Our Members
Our Members
Founded in 1976, Iowa-based Frontier Co-op is a leader in organic and natural herbs, spices, and essential oils. As a co-operative owned by wholesale customers that buy and sell its products, Frontier Co-op sources hundreds of different botanicals and oils from over 175 suppliers in 50 countries and sells products under four consumer-facing brands: Frontier Co-op, Simply Organic, Plant Boss, and Aura Cacia. Through the Well Earth support program, established in 2007, Frontier Co-op helps its suppliers – many of which are SMEs, small-farmer cooperatives, or social enterprises – to improve the quality and efficiency of their products and operations, and explore diversified income opportunities for farming families and workers. In addition to the challenges of navigating the market and managing food-safe operations, Frontier Co-op’s suppliers often face hurdles associated with increasingly unpredictable weather patterns, farmer relationship management and side-selling, pesticide residues and drift, and ensuring compliance with international ethical labor standards. Well Earth helps Frontier Co-op’s suppliers navigate these issues and, through a process of continuous improvement, identify and close performance gaps.

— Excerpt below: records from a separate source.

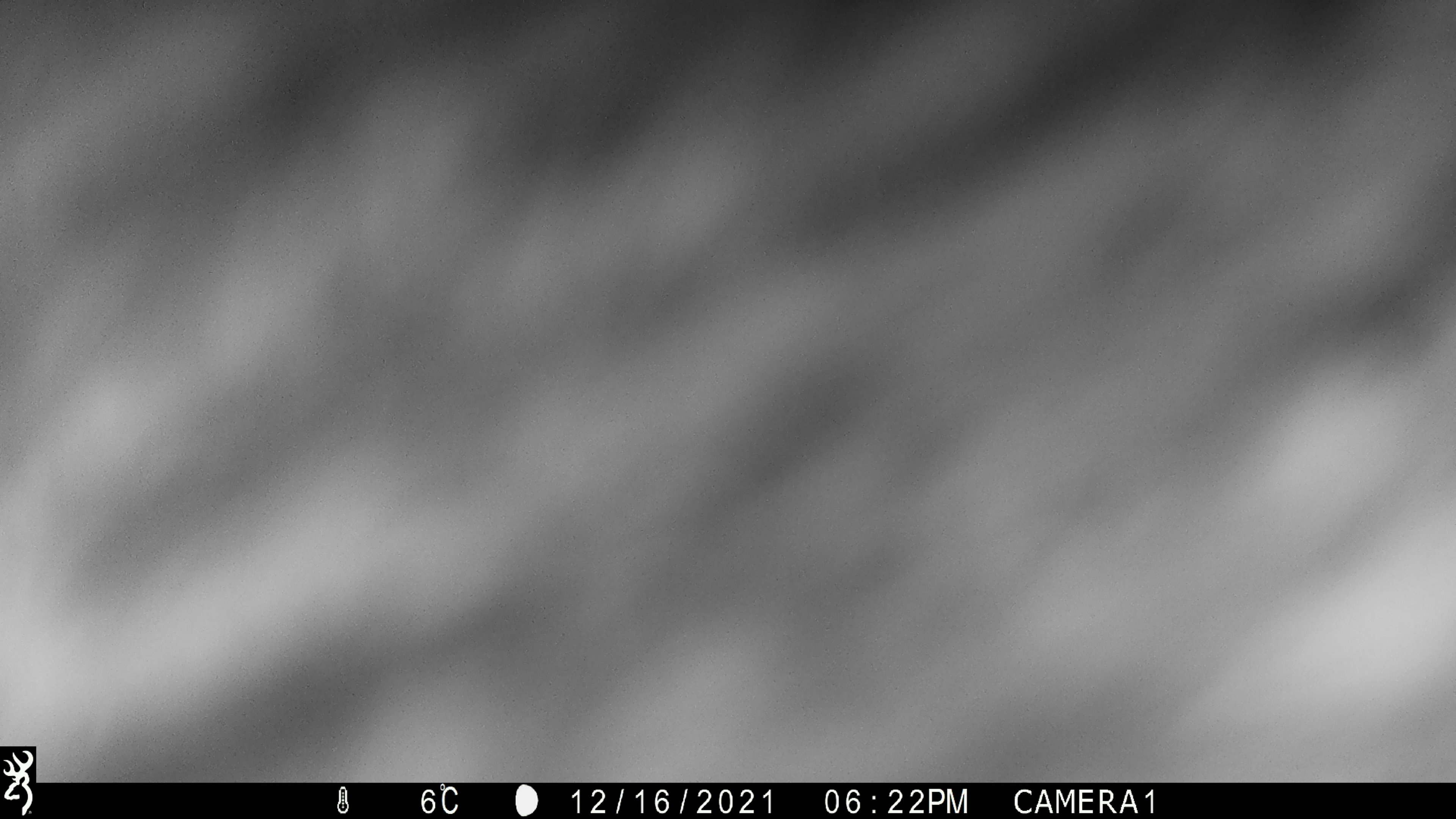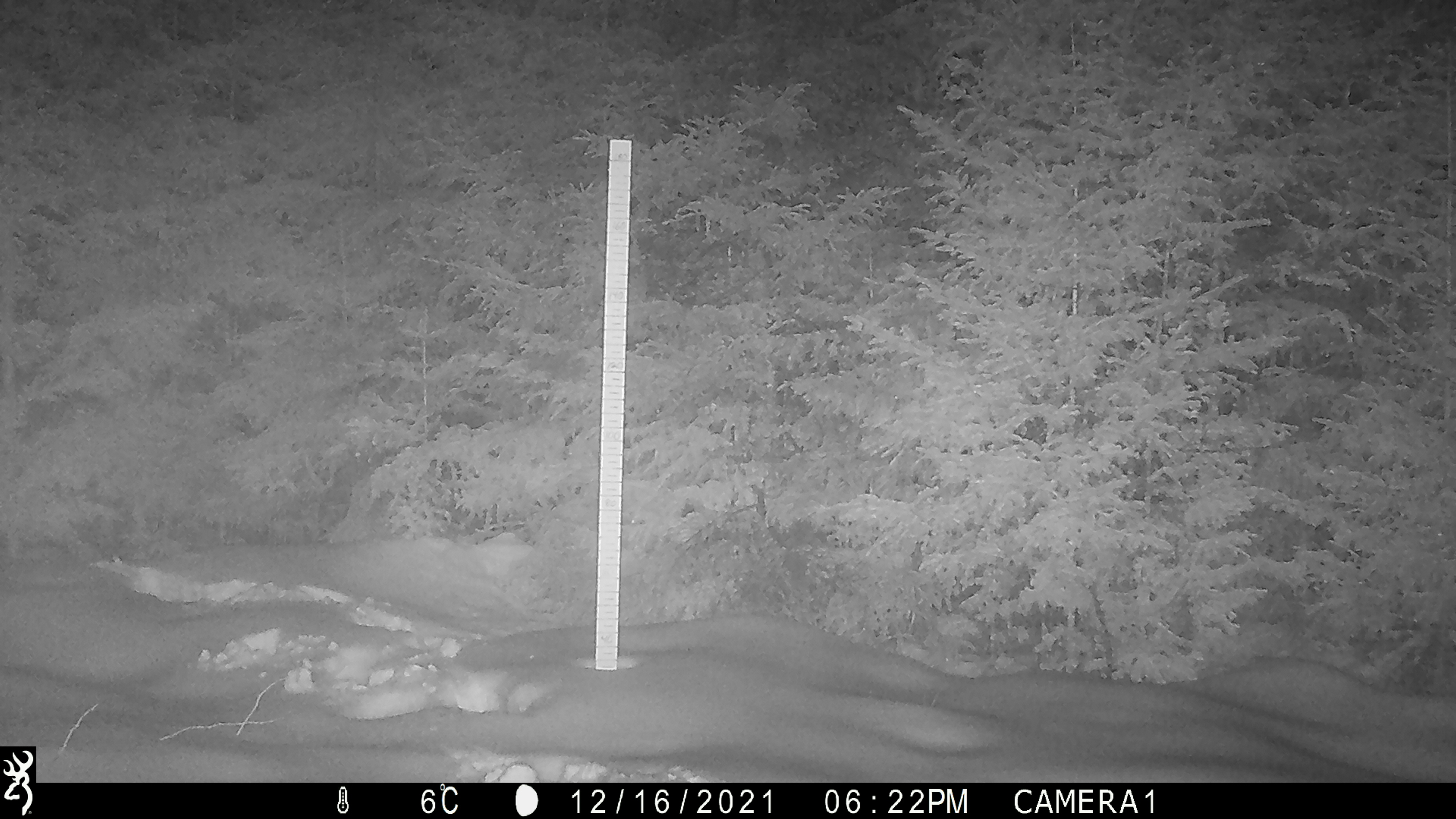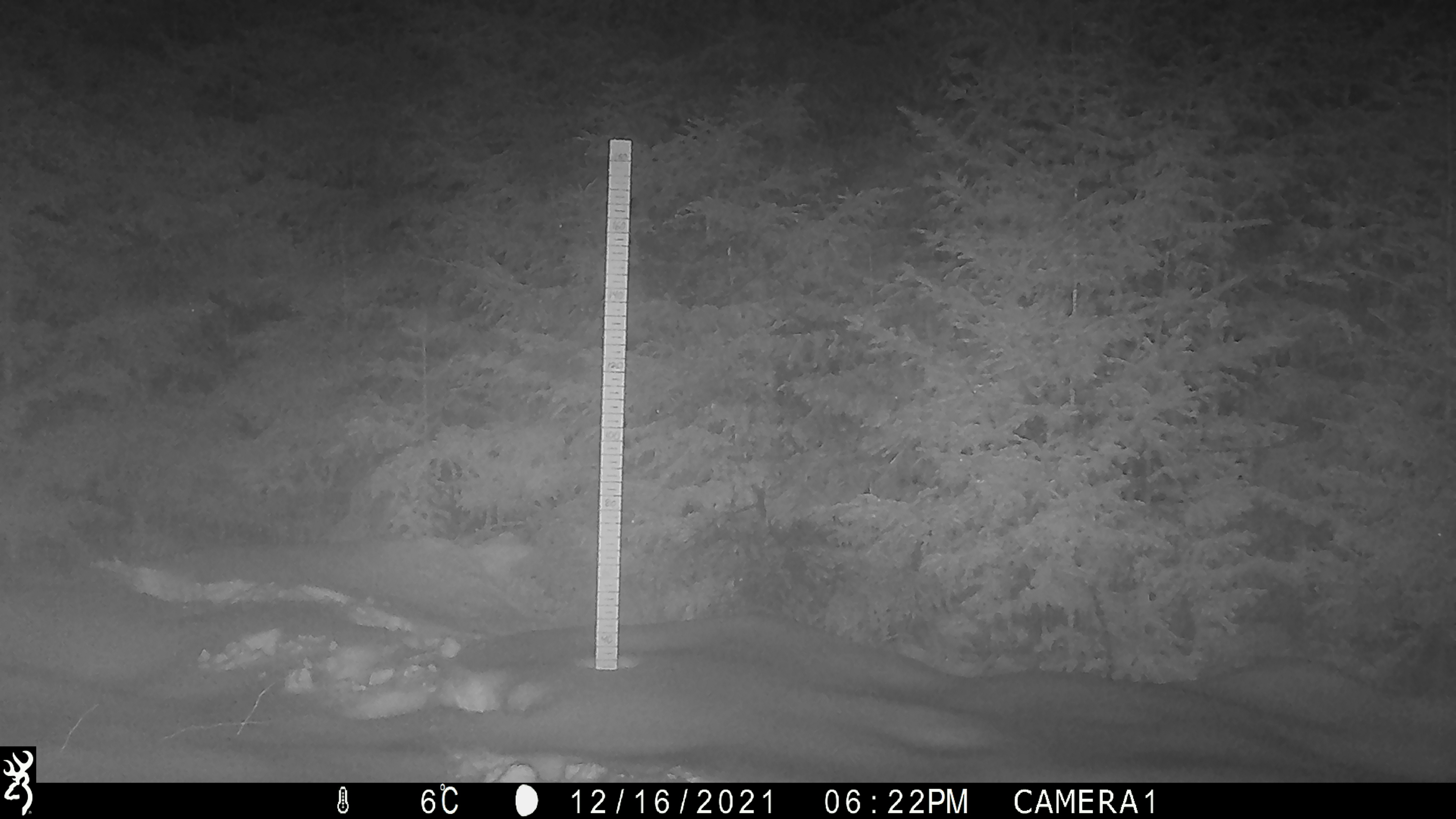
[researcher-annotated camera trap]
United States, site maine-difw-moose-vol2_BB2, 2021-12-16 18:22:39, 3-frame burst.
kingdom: Animalia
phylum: Chordata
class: Mammalia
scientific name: Mammalia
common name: mammal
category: mammal sp.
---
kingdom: Animalia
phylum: Chordata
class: Mammalia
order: Artiodactyla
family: Cervidae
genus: Alces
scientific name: Alces alces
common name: moose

In Sri Lanka, Frontier is working with long-standing partner Small Organic Farmers Association (SOFA) to increase local processing capacity. Historically, SOFA has not processed the spices it aggregates from its members, instead selling its product to intermediaries who do the value-added processing and sell to international buyers like Frontier Co-op. However, these processing intermediaries are largely unable to meet the food safety regulations specified by the US Food Safety Modernization Act (FSMA). As a result, Frontier Co-op has scaled back its purchases of SOFA’s spices despite the inherent high-quality of the unprocessed commodities. With funding awarded from USAID, Frontier’s Safe Processing in Cooperative Enterprise (SPICE) CDP project sought to differentiate SOFA’s spices in the global marketplace, allowing it to capture market share as well as added value previously forfeited to intermediaries. Today, SOFA and Frontier are working in partnership to support the training of farmers and SOFA management, as well as provide the FSMA-compliant secondary processing equipment for a processing intermediary, to facilitate export of value-added, food safe, ready to eat spices. This will allow SOFA’s members to capture additional value, stabilize incomes, and increase household livelihoods.

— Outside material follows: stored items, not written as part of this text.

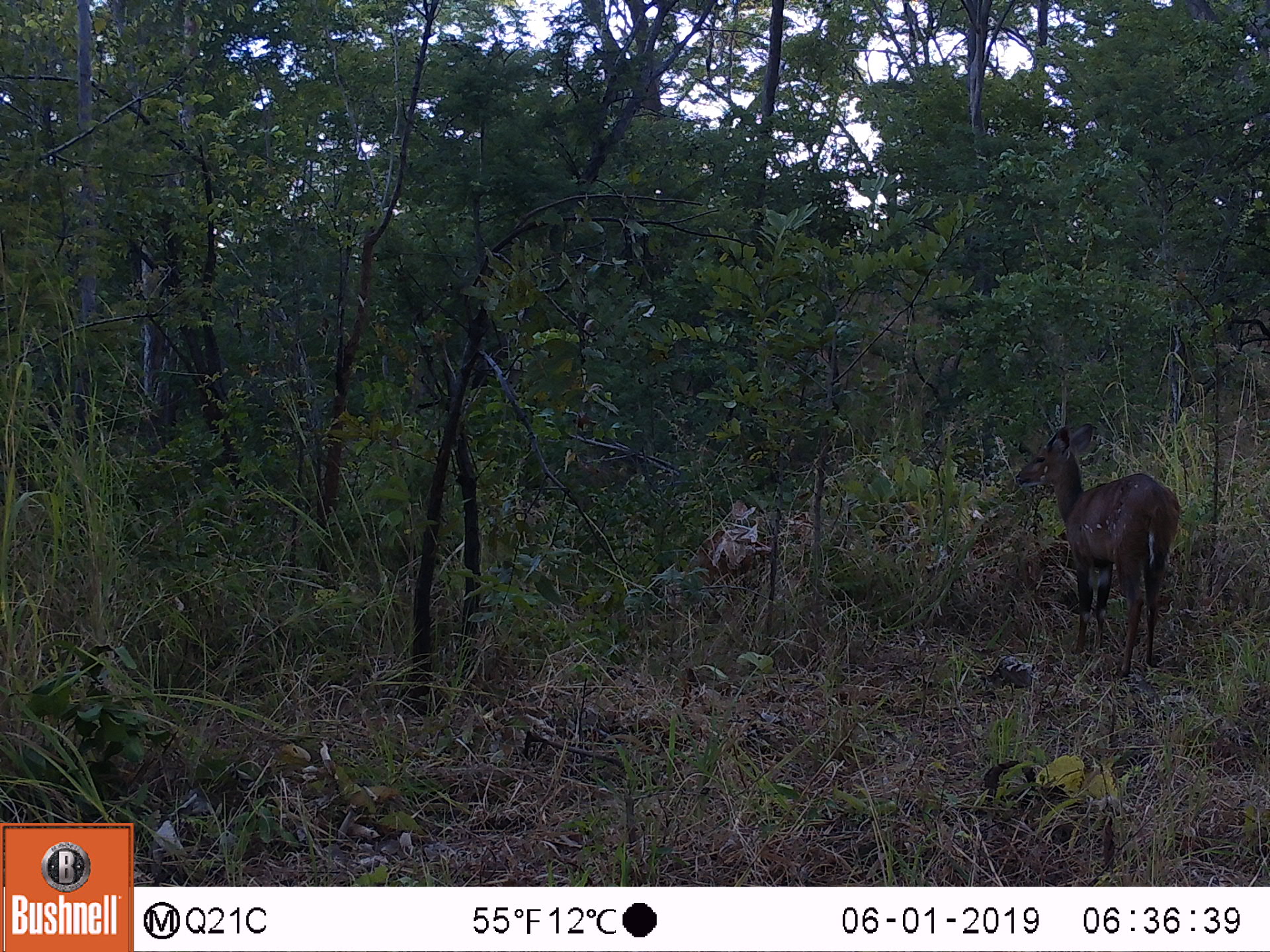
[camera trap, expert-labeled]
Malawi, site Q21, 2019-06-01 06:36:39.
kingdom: Animalia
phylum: Chordata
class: Mammalia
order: Artiodactyla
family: Bovidae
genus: Tragelaphus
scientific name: Tragelaphus sylvaticus sylvaticus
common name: cape bushbuck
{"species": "cape bushbuck (Tragelaphus sylvaticus sylvaticus)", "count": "1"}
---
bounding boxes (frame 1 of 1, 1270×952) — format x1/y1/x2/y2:
cape bushbuck: 1005/417/1182/680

In Guatemala, Frontier is working with FEDECOVERA, an established cooperative federation which aggregates organic cardamom, allspice, and turmeric from its member cooperatives and performs primary processing and export. Similar to Sri Lankan partner SOFA, FEDECOVERA does not have the capacity to perform secondary processing of its members’ produce, instead selling to international customers who perform value-addition in the US and Europe. In 2021, Frontier and FEDECOVERA co-invested approximately $325,000 in the infrastructure that FEDECOVERA required to shift pasteurization, grinding, and sterile handling to its own processing plant, enabling it to capture market share, as well as close to 20% of additional value on much of its product that can be reinvested into services and programs for members. Through the CDP, Frontier is working with FEDECOVERA to facilitate proper implementation of the infrastructure upgrades and develop tailored local language training materials and workshops to ensure that US and European food safety protocols are followed, allowing treated spices to be sold internationally at a premium.

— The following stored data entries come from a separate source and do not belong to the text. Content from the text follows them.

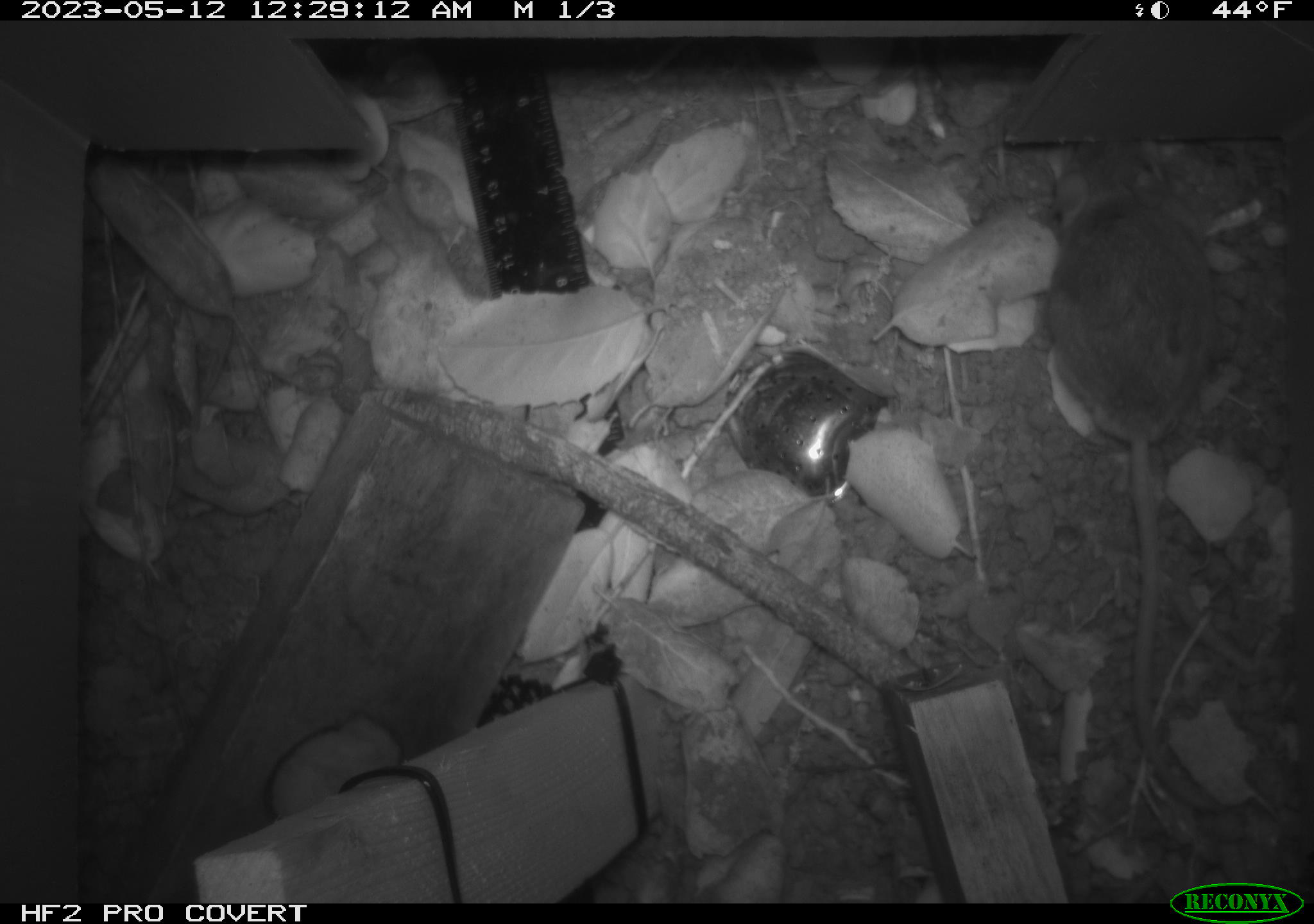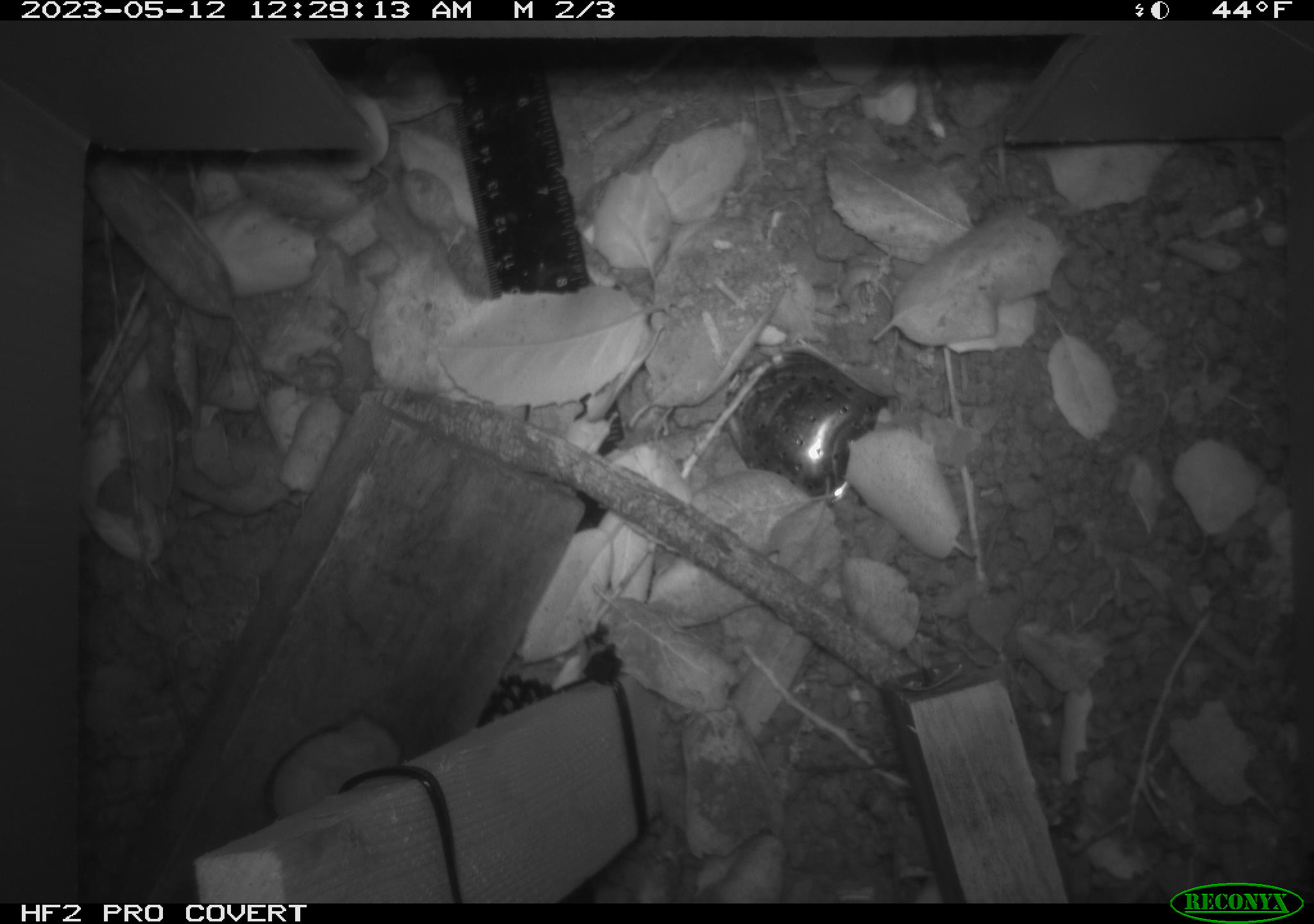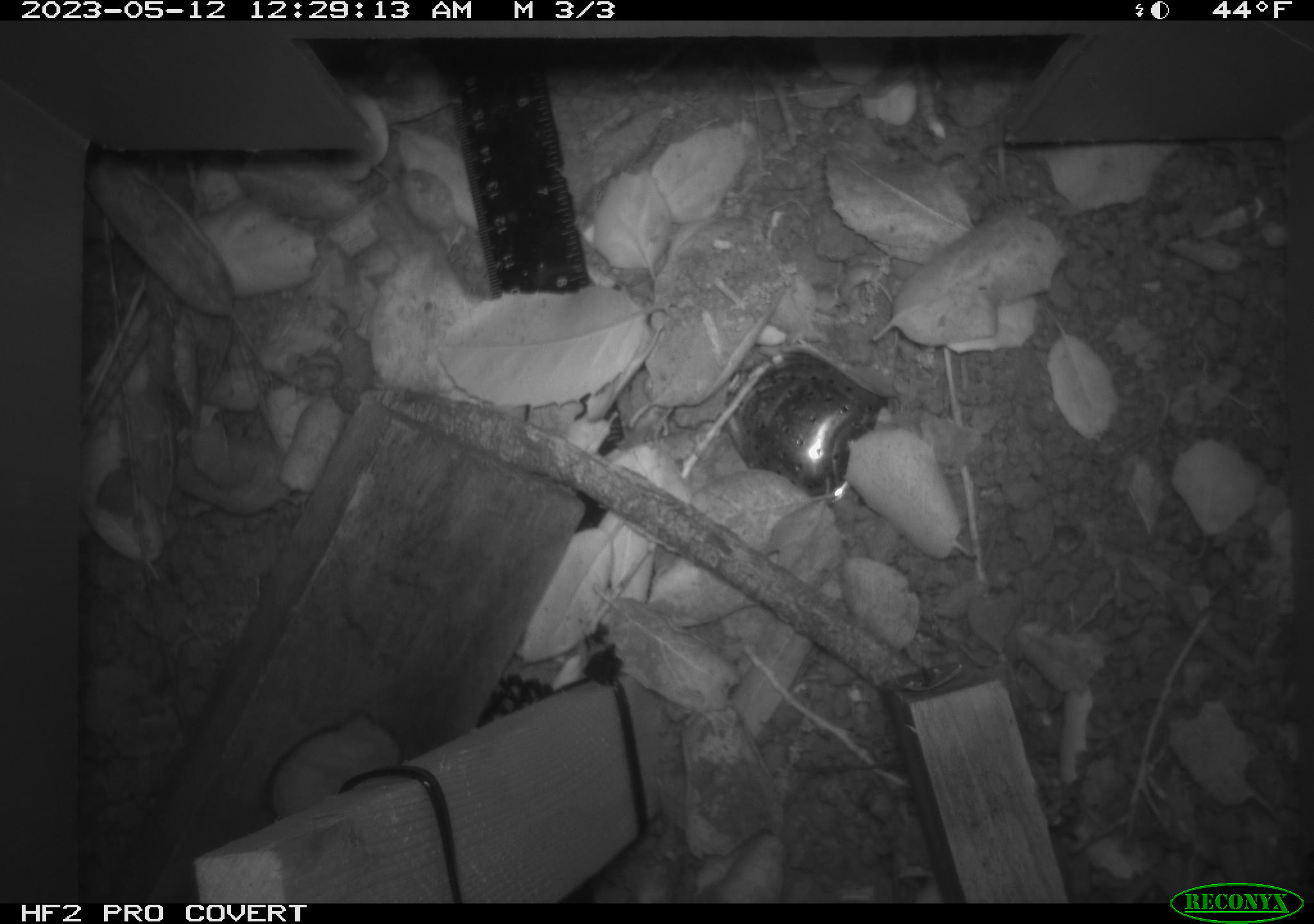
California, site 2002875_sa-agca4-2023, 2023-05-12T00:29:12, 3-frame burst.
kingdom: Animalia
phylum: Chordata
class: Mammalia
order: Rodentia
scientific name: Rodentia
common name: mouse species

In India, Frontier is working with Young Mountain Tea (YMT) to create opportunities for value addition for small-scale tea farmers in India and Nepal. Frontier is providing technical expertise to YMT to help them establish a food-safe tea factory. Designed as a joint venture between YMT and a farmers’ organization, the latter will hold 20% of the shares, affording farmers a portion of the 1,200% value addition added between the harvested green leaf tea and the finished good, as well a role in the governance of the company. Through the CDP, Frontier supports training of factory employees, implementation of food safety protocols required for export, equipping the factory with food safe processing machinery, and working with local NGO Avani/Earthcraft to strengthen the beneficiary farmers’ collective.